— 原文抜粋 —
################

コロムビアのガッチャマンDVDvol.3のライナーノーツ。鳥海尽三氏のインタビュー記事より。

——当時、超合金とかで巨大ロボット物の企画が増加しましたが、竜の子は、安易にロボット物に走りませんでしたね。
 僕は、巨大なロボットが簡単に動いたり、自由自在にアクションが出来るものか、と思ってます。しかも、第1話で子供が巨大なロボットを簡単に操縦するなんて、そんな馬鹿なことはありませんよ。もしやるならば、ストーリーの中で段々と解っていくようにやらなければならないわけです。

 ……何だかダイナミッカーに正面から喧嘩売ってる発言。初代ガッチャマンと人気を二分してた操縦型巨大ロボットで、超合金大ヒットの原因を作ったのって、マジンガーZだろう。ガッチャマンが1972/10/1〜1974/9/29の放映、マジンガーZは1972/12/3〜1974/9/1の放映だから、きっちりかぶっている。

################

— 演習の目的 —
原文のうち、「コロムビアのガッチャマンDV」を含む箇所から始めて「らなければならないわけです。」の後で終わる部分をもう一度書きなさい。その際、「第1話」を「最初の回」に変えること。

— 提供資料 —
################

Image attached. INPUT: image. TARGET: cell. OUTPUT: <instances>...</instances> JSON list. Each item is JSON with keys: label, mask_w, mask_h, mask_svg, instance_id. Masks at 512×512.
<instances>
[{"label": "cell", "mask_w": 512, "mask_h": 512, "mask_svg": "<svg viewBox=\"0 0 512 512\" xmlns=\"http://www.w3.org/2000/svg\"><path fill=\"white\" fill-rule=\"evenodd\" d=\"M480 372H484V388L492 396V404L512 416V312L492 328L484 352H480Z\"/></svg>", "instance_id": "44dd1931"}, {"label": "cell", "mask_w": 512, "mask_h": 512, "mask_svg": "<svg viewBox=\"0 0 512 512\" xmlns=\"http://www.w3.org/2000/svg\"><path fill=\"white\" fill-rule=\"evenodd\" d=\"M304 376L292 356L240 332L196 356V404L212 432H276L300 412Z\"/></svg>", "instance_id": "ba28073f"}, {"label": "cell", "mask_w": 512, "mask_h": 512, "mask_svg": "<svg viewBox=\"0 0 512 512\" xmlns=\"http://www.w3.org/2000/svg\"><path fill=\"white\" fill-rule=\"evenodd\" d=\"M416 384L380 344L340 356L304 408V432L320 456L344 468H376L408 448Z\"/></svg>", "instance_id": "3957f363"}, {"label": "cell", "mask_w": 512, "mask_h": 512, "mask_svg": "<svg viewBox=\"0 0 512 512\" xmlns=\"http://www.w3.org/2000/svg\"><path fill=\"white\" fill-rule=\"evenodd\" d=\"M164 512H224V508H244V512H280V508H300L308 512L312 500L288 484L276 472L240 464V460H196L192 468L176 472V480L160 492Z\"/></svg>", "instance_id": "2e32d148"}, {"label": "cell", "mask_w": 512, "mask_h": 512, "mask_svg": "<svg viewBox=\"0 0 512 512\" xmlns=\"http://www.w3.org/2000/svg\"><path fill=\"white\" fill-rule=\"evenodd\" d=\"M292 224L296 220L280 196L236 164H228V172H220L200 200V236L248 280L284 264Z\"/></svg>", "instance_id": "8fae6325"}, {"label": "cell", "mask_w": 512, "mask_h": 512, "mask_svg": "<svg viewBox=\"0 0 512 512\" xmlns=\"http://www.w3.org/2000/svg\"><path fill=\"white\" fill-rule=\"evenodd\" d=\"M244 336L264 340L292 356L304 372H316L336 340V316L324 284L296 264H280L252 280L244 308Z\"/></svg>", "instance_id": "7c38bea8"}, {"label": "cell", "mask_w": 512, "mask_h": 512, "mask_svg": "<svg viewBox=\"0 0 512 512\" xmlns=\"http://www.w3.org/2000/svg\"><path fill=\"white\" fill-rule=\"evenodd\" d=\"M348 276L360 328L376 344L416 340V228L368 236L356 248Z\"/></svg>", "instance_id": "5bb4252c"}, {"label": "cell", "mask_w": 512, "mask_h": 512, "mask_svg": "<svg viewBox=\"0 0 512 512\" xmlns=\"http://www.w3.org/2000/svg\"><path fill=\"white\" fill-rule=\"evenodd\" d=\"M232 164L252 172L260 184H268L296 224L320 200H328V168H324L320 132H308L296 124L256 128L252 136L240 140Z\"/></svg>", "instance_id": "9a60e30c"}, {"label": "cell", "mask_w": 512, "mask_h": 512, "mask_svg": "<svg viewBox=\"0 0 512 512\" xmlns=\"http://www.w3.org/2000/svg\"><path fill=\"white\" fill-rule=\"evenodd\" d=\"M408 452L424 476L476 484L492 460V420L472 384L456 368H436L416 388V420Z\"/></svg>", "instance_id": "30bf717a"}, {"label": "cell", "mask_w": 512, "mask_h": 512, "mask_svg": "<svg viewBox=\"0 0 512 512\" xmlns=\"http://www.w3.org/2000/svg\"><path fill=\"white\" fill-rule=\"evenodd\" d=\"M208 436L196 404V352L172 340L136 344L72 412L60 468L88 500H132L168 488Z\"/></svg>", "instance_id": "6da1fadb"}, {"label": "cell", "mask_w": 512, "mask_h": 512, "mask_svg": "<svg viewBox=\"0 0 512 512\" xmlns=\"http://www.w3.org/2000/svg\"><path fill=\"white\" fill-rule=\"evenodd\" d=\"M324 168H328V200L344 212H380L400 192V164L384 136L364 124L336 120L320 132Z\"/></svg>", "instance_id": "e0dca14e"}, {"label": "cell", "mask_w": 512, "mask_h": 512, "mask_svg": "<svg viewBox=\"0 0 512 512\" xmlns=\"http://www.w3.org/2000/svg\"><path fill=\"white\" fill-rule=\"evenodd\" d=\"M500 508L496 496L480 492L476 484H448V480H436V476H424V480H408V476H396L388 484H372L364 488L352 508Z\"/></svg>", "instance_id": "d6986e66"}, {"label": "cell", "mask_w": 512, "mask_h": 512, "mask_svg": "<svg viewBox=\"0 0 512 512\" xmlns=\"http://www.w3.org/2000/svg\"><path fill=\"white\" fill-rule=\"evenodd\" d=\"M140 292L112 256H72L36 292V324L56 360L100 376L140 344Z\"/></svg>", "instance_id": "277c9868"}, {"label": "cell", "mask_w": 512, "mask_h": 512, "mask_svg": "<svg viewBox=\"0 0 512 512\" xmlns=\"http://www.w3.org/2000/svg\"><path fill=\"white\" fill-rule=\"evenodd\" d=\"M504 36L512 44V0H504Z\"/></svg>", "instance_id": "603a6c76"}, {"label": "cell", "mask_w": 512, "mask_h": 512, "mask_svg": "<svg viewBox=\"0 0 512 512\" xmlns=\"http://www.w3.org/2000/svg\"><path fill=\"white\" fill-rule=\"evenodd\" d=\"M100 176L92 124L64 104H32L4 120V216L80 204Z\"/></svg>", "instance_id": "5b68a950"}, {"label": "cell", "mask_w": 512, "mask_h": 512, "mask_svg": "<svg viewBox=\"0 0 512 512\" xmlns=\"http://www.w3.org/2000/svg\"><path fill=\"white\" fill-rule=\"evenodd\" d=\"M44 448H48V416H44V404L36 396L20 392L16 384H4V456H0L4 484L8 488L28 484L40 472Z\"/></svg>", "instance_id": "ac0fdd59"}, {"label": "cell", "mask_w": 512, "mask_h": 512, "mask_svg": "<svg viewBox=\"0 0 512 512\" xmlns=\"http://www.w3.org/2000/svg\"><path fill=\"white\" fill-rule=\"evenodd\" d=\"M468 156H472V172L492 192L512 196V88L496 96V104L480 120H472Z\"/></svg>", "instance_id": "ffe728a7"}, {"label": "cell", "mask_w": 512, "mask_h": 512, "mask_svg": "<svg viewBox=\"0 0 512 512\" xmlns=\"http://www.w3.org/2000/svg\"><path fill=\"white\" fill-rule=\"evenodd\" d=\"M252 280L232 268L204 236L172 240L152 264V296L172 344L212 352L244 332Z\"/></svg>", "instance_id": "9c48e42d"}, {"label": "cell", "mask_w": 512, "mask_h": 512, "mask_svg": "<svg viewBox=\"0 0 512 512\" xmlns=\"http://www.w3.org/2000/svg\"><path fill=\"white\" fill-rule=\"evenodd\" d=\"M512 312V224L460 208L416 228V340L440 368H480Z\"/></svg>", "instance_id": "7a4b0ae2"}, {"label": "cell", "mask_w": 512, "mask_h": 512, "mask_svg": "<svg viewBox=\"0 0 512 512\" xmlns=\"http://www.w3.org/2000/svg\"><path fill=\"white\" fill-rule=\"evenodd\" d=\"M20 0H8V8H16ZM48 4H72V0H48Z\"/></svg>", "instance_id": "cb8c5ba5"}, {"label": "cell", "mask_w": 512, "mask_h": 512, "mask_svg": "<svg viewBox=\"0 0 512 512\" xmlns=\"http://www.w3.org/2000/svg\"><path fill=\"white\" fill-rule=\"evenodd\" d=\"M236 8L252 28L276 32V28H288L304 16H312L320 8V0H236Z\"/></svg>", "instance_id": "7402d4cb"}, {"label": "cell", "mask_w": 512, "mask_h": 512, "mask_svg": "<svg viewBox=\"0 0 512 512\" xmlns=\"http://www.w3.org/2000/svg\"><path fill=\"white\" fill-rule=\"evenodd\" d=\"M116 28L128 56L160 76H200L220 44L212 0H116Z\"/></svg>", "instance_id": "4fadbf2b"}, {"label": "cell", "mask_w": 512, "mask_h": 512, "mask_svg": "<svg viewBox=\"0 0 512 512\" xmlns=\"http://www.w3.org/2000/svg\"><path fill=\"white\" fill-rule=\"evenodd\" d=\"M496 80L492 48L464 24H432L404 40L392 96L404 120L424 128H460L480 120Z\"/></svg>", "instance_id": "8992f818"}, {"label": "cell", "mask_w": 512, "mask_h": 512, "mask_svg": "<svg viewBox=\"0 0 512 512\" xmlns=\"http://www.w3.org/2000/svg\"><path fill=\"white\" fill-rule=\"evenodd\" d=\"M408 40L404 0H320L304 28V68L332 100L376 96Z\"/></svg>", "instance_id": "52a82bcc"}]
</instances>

################

— 出力結果 —
コロムビアのガッチャマンDVDvol.3のライナーノーツ。鳥海尽三氏のインタビュー記事より。

——当時、超合金とかで巨大ロボット物の企画が増加しましたが、竜の子は、安易にロボット物に走りませんでしたね。
 僕は、巨大なロボットが簡単に動いたり、自由自在にアクションが出来るものか、と思ってます。しかも、最初の回で子供が巨大なロボットを簡単に操縦するなんて、そんな馬鹿なことはありませんよ。もしやるならば、ストーリーの中で段々と解っていくようにやらなければならないわけです。